Could you copy out the part of the records below that opens with the line containing "In what this photo depicts, of" and runs through the end of the records, word for word, leaving out any pictures?

# START OF RECORDS SHOWN

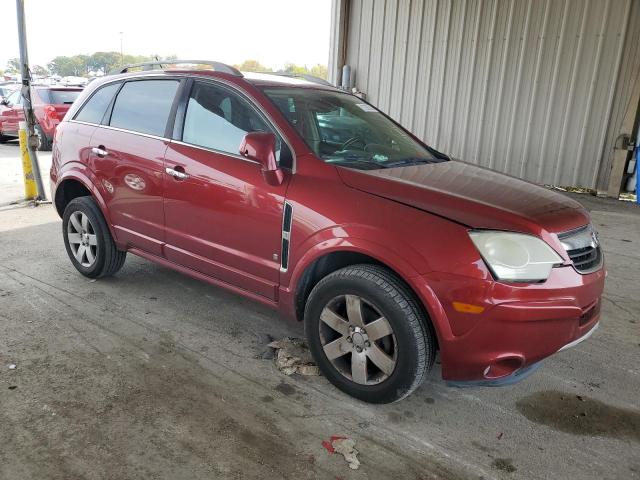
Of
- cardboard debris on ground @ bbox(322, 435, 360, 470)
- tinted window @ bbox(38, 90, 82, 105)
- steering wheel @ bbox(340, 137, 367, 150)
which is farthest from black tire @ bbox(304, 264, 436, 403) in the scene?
tinted window @ bbox(38, 90, 82, 105)

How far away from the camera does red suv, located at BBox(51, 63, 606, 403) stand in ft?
8.21

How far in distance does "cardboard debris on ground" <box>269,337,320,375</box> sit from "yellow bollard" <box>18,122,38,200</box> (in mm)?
5569

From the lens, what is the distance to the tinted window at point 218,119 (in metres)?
3.32

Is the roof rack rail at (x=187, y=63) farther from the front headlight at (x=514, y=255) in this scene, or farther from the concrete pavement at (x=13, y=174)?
the concrete pavement at (x=13, y=174)

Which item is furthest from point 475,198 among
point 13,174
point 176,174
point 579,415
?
point 13,174

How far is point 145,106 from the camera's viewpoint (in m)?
3.98

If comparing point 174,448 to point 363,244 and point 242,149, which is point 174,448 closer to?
point 363,244

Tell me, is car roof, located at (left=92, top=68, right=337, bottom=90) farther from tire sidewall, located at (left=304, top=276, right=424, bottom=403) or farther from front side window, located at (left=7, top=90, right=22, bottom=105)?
front side window, located at (left=7, top=90, right=22, bottom=105)

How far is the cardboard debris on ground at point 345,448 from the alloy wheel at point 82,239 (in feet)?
9.06

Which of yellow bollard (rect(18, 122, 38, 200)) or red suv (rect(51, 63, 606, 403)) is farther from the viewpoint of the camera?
yellow bollard (rect(18, 122, 38, 200))

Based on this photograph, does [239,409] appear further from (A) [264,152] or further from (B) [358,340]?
(A) [264,152]

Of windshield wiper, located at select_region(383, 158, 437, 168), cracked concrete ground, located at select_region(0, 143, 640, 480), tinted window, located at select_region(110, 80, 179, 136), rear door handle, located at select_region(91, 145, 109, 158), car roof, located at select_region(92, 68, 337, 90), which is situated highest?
car roof, located at select_region(92, 68, 337, 90)

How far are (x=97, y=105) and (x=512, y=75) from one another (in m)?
7.28

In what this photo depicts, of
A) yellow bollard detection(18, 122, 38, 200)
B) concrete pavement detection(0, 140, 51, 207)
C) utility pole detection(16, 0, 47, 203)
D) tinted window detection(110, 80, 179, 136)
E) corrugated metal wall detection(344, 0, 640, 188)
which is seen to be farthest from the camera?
corrugated metal wall detection(344, 0, 640, 188)
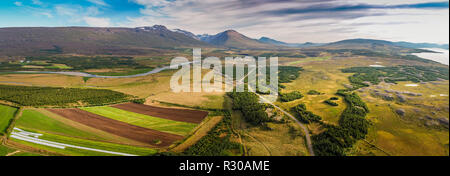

# END OF RECORDS SHOWN

EXERCISE SOLUTION:
In what this photo depicts, of
A) yellow bollard detection(18, 122, 38, 200)
B) concrete pavement detection(0, 140, 51, 207)
C) utility pole detection(16, 0, 47, 203)
D) tinted window detection(110, 80, 179, 136)
E) corrugated metal wall detection(344, 0, 640, 188)
which is seen to be farthest from the camera?
corrugated metal wall detection(344, 0, 640, 188)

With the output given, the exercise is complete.